In 1980, when Ronald Reagan flattened his opponents and the religious right burst onto the national political arena, many progressives could barely believe their eyes. Only a decade before, rebellion was in the air. How could so much be lost in so little time? Observers were quick to blame the fickleness of the American electorate, right-wing backlash, a tightening of belts and the "status anxiety" of American workers. They wondered how a bunch of right-wing ideologues so far from mainstream American values could capture the nation's political will so quickly.
But conservatism wasn't an aberration, a fringe movement filled with conspiracy-theory-spouting crackpots--though it certainly had its share of them. The hippies, antiwar protesters and civil rights crusaders may have been more photogenic, but beginning in the late 1950s, thousands of "ordinary" Americans--middle-class suburbanites dedicated to the notion that government and moral laxness are the root of all evil--were hard at work in the trenches, steadily building a culture and a political movement. That this conservative movement would eventually topple the nation's liberal consensus indicated just how precarious that supposed consensus was.

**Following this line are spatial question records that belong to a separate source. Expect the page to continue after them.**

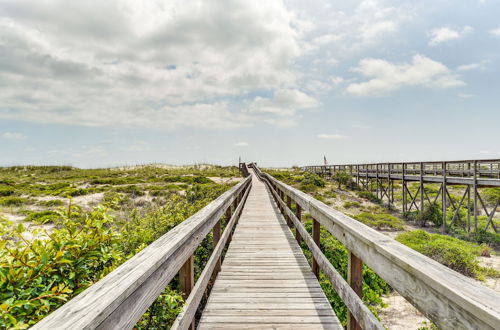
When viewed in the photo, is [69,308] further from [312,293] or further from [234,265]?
[234,265]

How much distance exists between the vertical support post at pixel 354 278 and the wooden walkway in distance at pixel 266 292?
527 mm

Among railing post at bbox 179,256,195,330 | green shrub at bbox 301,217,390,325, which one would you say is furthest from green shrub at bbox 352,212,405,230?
railing post at bbox 179,256,195,330

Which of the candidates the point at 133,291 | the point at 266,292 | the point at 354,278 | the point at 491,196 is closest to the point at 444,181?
the point at 491,196

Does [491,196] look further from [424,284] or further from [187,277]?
[187,277]

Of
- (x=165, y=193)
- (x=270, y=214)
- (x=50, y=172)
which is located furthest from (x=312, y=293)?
(x=50, y=172)

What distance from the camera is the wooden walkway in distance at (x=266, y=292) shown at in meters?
2.68

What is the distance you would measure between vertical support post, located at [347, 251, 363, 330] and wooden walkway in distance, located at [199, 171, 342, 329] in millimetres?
527

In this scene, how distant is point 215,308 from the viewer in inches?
116

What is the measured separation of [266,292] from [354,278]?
4.90 feet

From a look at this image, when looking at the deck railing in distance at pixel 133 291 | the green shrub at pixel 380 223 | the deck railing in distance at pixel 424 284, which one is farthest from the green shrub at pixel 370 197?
the deck railing in distance at pixel 133 291

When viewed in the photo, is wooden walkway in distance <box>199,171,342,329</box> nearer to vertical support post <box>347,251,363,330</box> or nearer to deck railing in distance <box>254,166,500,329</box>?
vertical support post <box>347,251,363,330</box>

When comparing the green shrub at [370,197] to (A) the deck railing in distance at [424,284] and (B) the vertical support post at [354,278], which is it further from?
(A) the deck railing in distance at [424,284]

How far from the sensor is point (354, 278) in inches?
85.7

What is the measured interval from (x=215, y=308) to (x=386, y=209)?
1948 cm
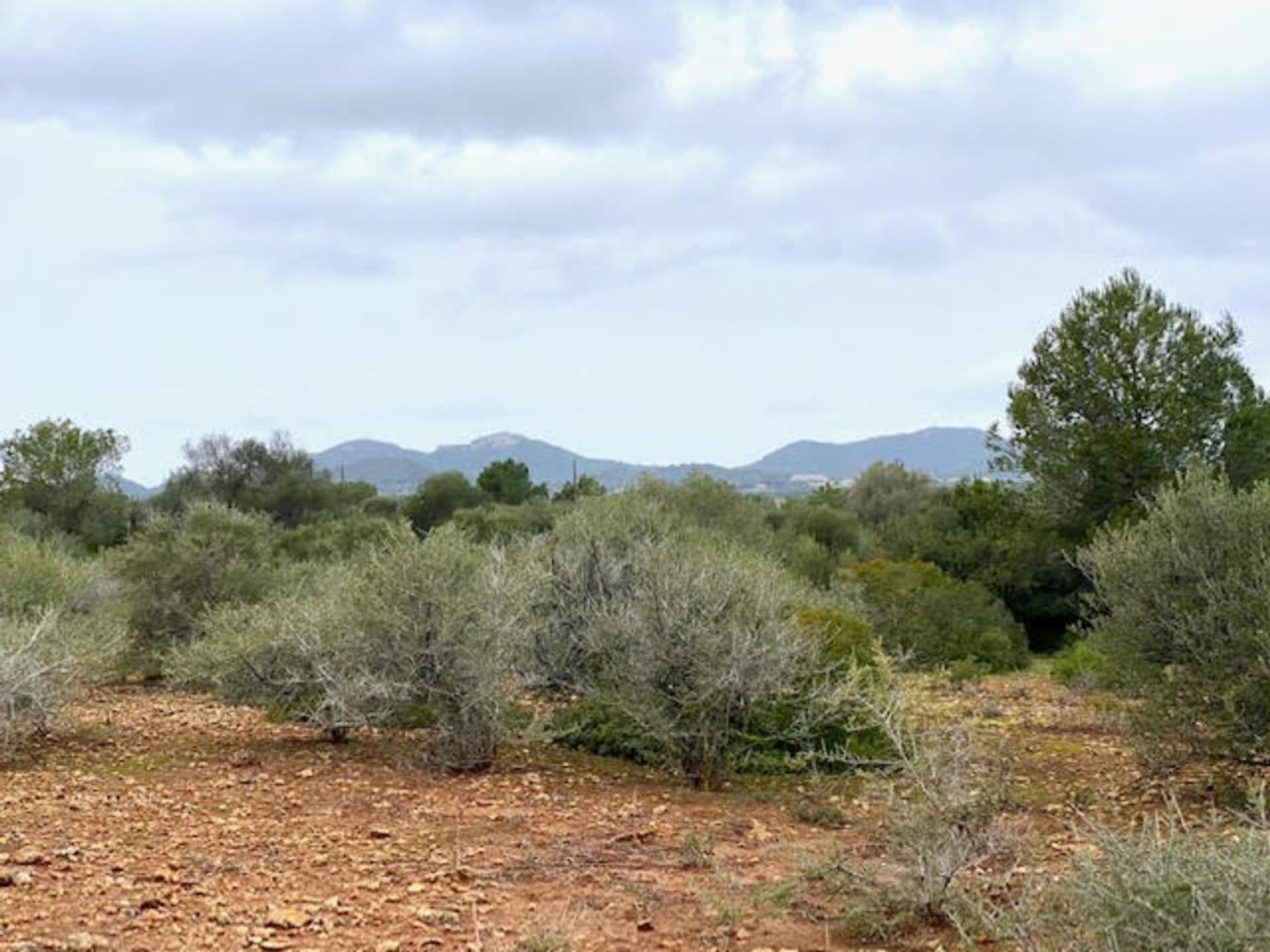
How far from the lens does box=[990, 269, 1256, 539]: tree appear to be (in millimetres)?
26250

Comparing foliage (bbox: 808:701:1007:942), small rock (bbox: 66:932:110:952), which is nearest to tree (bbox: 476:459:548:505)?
foliage (bbox: 808:701:1007:942)

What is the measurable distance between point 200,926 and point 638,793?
4259mm

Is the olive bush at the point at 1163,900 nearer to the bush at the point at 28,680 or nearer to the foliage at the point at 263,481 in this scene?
the bush at the point at 28,680

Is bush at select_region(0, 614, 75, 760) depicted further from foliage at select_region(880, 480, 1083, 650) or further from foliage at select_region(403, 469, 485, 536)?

Lisa McGirr's Suburban Warriors uses the case of Orange County, California, to tell the story of the postwar conservative "revolution," highlighting that county's pivotal role in the making of the new American right. In the process, she helps us to reimagine the 1960s as not simply a moment of leftist radicalism but one of feverish conservative mobilization as well. McGirr, a Harvard historian, begins her story in the early 1960s, when droves of Southern California housewives organized kaffeeklatches for Barry Goldwater. Only a few years earlier, William F. Buckley Jr. had begun to publish National Review, and Russell Kirk's Modern Age dedicated itself to opposing "political collectivism, social decadence and effeminacy." Orange County's conservative movement, McGirr persuasively argues, was the nucleus of a broader right-wing movement spreading through the Sunbelt and West during that period--a movement that would eventually transform conservatism from a marginal group of anti-Communist crusaders to a viable electoral contender by the decade's end.